Later, venturing up to the big building on Côte-de-Liesse, long the seat of the Office, we experienced feelings of vertigo. The sets of fiction films no longer rolled. The permanent filmmakers gave way to contract workers, after massive budget cuts. Grinding of teeth, departures, internal crises; the golden age was getting a bit old.
In 2012, a spontaneous movement for the survival of the NFB had formed, worried about the cultural bloodletting of the Conservative government. It was hot, it was pitching over there. Moreover, more and more new technologies were changing the game. Parity and diversity imposed themselves as new paradigms. Impoverished, the NFB, still a little in deficit, changing, but still standing! Its production-dissemination combo remains unique in the world. This year, the NFB, which has other tentacles across the country, receives its 77e Oscar nomination for animated short The flying sailor by Amanda Forbis and Wendy Tilby.
On Wednesday, I went on a guided tour of the gleaming premises occupied by the Office in the Balmoral block, rue de Bleury. In operation since 2019. However, during the pandemic, everything was working in slow motion. Some services took time to set up shop in the city centre. But here we are! On the ground floor, a few objects, including McLaren’s wooden seat from its iconic 1957 film with Claude Jutra He was a chair. In full corridors however floats the desire to make new skin. The ghosts of the past are stirring elsewhere, under the vaults of the institution in Saint-Laurent, perhaps. Or lost along the way.
With its high red triangles, the Balmoral block is the most beautiful architectural ornament of the Place des Festivals. Outside, inside. From one floor to another, we admire the premises high tech, the light, the elegance of the details and of the whole with high sharp points. Still, on the scale of the immense spaces on Côte-de-Liesse, the smallest room here seems cramped.
The Alanis O’Bomsawin theatre, a state-of-the-art projection room, the soundproof post-production or creation centers, protected from the vibrations of the metro below, are sealed bubbles from which the eye escapes through the windows.
Producer Marc Bertrand, at the French Animation Studio, welcomes us to his kingdom.

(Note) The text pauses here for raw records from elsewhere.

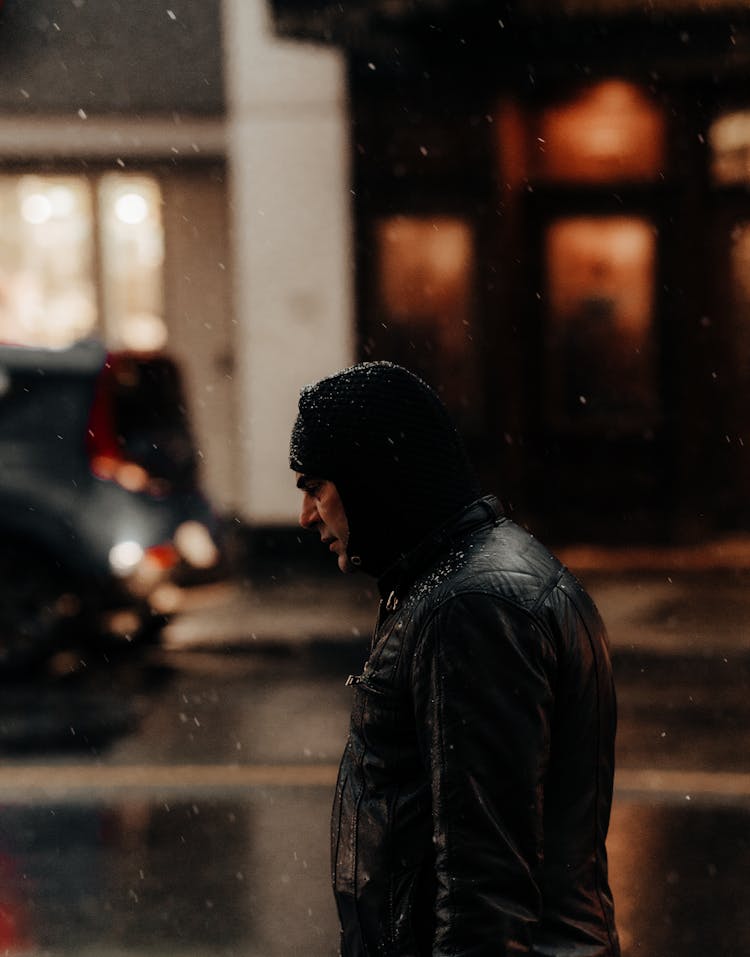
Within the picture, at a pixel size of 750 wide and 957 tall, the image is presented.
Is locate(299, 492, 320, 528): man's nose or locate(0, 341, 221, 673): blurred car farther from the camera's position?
locate(0, 341, 221, 673): blurred car

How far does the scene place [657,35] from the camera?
12539 mm

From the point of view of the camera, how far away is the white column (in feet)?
41.9

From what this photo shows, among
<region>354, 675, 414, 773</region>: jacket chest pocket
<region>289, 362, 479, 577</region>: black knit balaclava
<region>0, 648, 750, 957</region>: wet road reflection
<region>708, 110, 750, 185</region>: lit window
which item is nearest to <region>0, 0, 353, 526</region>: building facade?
<region>708, 110, 750, 185</region>: lit window

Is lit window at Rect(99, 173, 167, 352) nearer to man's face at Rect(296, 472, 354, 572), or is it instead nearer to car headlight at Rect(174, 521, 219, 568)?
car headlight at Rect(174, 521, 219, 568)

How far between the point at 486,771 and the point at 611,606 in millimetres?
8642

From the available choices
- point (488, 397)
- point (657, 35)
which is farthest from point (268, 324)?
point (657, 35)

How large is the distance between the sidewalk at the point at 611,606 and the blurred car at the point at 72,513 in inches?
19.2

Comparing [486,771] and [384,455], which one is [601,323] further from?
[486,771]

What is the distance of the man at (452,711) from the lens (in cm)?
198

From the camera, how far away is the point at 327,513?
89.5 inches

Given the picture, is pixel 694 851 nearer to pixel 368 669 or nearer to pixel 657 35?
pixel 368 669

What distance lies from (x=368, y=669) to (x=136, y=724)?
549 centimetres

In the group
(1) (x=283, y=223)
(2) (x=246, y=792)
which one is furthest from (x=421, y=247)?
(2) (x=246, y=792)

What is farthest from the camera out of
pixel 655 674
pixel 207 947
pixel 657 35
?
pixel 657 35
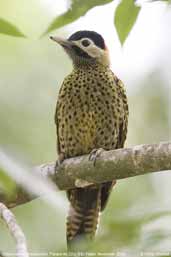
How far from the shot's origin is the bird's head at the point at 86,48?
504cm

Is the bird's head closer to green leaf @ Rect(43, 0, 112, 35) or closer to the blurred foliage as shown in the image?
the blurred foliage

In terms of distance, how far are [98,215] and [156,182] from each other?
4.42 ft

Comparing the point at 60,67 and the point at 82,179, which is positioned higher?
the point at 82,179

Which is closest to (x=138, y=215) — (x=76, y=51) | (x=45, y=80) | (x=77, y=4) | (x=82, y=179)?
(x=77, y=4)

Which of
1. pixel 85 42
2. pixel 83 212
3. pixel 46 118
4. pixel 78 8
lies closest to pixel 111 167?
pixel 78 8

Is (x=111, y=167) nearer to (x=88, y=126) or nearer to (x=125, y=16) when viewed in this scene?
(x=125, y=16)

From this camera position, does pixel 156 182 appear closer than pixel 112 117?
No

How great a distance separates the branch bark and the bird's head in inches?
47.8

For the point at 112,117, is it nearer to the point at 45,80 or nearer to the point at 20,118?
the point at 20,118

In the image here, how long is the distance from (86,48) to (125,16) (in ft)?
8.35

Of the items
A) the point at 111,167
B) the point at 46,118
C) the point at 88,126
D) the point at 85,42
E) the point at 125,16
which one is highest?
the point at 125,16

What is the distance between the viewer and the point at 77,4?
243 cm

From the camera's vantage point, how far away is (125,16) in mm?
2555

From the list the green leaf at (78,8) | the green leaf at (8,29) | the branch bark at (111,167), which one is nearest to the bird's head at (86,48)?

He likes to feel ideas prosper and bloom in all the winds. In his eyes, animation remains an eternal terrain of discovery and exploration. His enthusiasm seems to create bridges between yesterday and tomorrow.
The famous pin screen, on which filmmaker Jacques Drouin worked for so long (Michèle Lemieux succeeds him), was a movers’ nightmare. So fragile with its 250,000 small pins to push to create shadow play patterns; school of infinite patience. The NFB, through him, suddenly seemed timeless. And I wanted the modern nest to soon become a real place of exchange with the public through its works, its mission, its roots. In their no man’s land, the old premises had cut him off from the world. In the beating heart of the city, I don’t know if it will live better, but at least it shines.